(Saved data entries)

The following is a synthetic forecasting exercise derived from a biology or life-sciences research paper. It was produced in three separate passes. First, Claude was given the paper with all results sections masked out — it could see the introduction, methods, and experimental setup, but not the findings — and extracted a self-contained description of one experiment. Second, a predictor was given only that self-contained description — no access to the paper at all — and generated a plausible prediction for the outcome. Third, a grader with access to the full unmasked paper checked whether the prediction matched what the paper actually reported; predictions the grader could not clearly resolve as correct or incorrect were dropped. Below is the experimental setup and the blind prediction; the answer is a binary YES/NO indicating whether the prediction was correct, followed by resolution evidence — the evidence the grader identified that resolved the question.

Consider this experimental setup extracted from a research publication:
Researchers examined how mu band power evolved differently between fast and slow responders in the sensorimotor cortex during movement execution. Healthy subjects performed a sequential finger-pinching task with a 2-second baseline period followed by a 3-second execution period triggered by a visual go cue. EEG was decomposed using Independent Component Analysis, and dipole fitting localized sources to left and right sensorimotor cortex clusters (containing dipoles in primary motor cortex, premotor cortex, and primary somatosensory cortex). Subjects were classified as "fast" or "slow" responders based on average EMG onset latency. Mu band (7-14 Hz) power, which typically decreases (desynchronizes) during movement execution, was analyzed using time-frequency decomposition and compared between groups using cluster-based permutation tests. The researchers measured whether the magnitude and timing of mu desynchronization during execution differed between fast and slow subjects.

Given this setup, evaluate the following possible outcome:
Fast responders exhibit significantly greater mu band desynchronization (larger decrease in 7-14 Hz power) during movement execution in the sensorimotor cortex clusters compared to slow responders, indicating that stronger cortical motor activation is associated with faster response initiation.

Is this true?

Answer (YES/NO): YES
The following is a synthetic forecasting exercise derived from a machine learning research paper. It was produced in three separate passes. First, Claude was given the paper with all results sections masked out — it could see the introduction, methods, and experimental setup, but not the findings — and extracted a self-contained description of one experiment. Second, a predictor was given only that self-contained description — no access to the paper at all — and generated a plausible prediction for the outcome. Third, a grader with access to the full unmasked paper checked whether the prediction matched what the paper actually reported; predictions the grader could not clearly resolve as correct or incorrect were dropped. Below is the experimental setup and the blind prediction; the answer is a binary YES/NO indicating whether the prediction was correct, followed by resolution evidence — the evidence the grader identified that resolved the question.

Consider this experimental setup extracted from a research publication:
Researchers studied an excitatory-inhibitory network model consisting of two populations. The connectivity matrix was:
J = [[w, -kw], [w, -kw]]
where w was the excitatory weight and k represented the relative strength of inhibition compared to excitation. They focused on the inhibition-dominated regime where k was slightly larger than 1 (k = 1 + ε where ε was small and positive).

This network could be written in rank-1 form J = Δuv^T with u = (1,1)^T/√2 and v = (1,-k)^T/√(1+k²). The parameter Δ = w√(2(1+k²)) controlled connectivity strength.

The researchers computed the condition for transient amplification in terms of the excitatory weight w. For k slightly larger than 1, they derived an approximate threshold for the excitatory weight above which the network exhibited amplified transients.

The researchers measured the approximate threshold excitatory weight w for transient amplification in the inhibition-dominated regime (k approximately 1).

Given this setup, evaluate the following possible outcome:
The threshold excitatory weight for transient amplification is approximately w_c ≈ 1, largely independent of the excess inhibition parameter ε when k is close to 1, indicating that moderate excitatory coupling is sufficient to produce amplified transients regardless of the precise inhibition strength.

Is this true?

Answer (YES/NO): YES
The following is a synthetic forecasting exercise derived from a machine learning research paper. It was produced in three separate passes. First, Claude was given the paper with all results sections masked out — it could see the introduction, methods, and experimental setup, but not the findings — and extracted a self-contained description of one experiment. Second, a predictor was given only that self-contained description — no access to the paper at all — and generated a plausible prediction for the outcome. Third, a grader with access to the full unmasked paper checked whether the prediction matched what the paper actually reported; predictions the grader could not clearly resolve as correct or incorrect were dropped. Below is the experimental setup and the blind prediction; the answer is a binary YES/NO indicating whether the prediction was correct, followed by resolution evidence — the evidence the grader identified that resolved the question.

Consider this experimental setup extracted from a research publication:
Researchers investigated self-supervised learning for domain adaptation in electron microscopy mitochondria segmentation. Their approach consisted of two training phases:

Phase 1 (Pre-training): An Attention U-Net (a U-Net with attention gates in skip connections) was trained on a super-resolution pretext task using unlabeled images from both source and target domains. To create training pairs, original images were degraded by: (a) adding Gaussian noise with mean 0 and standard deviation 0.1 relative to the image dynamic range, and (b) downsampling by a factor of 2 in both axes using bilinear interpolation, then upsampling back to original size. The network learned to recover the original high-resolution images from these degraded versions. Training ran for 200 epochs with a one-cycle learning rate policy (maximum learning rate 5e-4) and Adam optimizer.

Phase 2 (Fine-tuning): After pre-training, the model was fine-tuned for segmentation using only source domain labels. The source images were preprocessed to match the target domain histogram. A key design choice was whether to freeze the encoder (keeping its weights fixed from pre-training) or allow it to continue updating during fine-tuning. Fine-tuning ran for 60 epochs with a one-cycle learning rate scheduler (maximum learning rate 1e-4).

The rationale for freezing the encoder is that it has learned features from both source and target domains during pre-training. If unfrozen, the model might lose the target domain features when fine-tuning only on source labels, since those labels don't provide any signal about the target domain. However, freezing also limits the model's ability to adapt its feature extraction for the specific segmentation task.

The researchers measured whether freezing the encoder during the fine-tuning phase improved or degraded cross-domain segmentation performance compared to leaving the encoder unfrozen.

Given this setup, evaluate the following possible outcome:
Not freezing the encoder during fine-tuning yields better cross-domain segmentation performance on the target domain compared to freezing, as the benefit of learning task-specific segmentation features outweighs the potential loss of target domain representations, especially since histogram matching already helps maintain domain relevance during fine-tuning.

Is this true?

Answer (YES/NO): NO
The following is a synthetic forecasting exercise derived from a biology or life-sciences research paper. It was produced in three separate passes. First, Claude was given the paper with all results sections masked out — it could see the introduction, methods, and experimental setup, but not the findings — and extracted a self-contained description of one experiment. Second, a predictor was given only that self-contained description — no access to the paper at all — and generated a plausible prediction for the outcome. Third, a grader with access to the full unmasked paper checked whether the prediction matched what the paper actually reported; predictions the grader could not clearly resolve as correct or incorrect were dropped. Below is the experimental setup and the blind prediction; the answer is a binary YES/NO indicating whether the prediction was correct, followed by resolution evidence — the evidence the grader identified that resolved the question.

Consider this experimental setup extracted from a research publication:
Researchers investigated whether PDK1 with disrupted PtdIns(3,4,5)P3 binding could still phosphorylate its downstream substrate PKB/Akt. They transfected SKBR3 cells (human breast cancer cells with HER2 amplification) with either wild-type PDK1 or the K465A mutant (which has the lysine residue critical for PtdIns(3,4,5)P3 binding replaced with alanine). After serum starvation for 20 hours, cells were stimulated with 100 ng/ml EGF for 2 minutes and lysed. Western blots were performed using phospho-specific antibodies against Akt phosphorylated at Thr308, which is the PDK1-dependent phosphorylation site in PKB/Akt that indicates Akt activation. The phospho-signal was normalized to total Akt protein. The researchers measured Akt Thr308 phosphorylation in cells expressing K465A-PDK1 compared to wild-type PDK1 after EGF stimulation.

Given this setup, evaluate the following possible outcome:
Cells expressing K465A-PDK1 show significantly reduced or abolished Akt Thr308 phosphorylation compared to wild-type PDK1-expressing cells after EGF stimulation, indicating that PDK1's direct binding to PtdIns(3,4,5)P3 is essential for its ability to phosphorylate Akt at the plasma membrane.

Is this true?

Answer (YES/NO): NO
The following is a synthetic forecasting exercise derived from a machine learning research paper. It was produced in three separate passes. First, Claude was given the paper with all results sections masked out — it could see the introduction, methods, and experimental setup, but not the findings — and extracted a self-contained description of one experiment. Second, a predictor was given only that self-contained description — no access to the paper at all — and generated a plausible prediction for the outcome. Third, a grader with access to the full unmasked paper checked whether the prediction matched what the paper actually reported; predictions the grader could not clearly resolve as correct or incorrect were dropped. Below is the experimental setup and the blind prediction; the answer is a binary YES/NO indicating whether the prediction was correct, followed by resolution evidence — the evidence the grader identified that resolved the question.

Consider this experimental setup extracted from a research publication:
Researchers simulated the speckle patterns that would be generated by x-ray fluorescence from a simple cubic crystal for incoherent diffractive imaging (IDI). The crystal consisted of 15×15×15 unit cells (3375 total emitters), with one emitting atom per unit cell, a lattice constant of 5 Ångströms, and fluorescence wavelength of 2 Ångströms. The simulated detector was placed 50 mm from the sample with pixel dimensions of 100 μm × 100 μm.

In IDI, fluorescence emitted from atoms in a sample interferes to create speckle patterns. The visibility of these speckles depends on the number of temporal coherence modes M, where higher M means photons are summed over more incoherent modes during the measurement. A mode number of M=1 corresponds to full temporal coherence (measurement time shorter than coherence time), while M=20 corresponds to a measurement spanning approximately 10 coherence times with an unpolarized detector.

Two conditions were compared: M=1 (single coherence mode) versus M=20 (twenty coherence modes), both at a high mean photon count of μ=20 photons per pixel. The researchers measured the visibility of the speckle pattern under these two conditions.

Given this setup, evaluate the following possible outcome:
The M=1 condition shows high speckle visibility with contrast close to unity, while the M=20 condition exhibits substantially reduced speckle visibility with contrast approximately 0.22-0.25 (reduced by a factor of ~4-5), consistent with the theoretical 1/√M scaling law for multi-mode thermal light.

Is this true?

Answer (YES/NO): NO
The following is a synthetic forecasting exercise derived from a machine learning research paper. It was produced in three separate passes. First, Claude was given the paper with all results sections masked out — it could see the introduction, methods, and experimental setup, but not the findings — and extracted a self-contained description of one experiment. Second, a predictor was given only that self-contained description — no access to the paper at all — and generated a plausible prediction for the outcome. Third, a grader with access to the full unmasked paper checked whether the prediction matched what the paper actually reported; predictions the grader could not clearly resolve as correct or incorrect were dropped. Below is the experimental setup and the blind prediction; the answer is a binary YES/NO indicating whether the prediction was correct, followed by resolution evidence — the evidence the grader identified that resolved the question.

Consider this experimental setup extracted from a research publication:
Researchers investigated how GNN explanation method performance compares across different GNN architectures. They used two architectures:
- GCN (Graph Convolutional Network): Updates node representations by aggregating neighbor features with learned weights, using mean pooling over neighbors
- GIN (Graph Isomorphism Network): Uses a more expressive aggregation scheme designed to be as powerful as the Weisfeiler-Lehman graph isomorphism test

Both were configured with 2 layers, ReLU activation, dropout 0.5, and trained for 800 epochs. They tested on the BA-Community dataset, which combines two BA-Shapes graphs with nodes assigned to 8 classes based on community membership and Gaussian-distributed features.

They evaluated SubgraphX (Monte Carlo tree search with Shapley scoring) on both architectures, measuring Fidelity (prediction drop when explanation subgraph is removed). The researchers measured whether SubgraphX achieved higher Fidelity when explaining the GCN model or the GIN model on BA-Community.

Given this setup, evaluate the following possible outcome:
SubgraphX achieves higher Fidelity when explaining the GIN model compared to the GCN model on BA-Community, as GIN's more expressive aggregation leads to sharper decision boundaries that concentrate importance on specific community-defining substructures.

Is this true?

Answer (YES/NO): YES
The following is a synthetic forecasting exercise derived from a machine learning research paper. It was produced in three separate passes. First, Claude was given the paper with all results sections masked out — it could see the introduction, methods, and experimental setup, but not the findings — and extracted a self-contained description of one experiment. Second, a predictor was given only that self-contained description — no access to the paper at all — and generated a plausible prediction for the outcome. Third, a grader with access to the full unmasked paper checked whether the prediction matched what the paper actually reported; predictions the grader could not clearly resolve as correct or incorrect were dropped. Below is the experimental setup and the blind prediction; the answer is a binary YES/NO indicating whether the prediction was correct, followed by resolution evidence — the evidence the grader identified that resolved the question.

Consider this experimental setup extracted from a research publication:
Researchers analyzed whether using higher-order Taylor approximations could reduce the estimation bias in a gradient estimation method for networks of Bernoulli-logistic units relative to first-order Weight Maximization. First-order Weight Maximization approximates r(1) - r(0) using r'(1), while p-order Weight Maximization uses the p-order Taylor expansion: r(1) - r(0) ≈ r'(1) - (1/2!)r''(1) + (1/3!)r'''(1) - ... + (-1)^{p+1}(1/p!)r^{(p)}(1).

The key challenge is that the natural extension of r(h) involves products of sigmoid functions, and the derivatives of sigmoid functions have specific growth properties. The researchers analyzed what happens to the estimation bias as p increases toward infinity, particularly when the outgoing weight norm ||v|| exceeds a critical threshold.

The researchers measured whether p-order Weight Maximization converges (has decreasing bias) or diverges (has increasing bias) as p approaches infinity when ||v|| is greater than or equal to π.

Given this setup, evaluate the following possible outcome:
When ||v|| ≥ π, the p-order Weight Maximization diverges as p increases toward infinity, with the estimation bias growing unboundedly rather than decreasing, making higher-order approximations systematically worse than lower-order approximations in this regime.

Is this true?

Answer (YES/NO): YES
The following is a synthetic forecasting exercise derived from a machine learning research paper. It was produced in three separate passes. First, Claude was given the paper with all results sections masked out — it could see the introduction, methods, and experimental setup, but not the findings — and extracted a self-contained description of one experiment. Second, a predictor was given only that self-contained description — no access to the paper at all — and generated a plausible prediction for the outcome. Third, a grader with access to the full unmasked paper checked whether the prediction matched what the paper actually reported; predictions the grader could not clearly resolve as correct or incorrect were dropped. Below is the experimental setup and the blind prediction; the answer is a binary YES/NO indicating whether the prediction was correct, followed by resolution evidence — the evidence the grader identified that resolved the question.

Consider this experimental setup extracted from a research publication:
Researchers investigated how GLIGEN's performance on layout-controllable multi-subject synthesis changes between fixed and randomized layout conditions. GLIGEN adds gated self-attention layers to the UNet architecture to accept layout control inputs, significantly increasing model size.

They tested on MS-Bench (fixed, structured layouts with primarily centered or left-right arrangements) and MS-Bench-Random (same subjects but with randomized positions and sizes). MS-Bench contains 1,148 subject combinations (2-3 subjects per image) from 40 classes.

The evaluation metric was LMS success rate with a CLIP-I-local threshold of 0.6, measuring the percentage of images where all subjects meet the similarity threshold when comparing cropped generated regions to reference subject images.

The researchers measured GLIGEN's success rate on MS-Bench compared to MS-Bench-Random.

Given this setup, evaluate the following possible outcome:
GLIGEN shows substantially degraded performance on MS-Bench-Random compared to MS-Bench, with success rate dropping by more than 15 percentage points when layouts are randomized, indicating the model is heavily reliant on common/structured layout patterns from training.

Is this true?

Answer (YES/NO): NO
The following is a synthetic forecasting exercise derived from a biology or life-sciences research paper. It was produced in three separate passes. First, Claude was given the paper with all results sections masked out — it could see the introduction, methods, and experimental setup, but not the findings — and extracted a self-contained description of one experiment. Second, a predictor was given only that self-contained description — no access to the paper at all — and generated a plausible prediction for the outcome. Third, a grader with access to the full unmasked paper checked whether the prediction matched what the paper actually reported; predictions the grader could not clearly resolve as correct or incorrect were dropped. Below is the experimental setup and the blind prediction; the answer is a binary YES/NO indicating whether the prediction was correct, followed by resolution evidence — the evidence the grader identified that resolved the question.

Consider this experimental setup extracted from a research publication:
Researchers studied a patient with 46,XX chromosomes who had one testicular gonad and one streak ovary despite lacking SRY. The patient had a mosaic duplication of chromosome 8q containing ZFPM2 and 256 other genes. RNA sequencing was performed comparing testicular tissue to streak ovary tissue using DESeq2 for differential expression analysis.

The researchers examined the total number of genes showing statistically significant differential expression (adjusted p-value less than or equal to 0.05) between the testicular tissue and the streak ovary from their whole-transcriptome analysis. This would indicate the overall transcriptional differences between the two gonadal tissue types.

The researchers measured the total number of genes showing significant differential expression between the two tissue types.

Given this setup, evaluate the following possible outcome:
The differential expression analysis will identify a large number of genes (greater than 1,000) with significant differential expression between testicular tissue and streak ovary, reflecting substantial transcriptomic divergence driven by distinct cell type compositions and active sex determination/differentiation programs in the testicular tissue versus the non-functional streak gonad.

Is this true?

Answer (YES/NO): YES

• Your goal:
Scan the entries above for the string "dominated" and copy each line that contains it.

• Written answer:
where w was the excitatory weight and k represented the relative strength of inhibition compared to excitation. They focused on the inhibition-dominated regime where k was slightly larger than 1 (k = 1 + ε where ε was small and positive).
The researchers measured the approximate threshold excitatory weight w for transient amplification in the inhibition-dominated regime (k approximately 1).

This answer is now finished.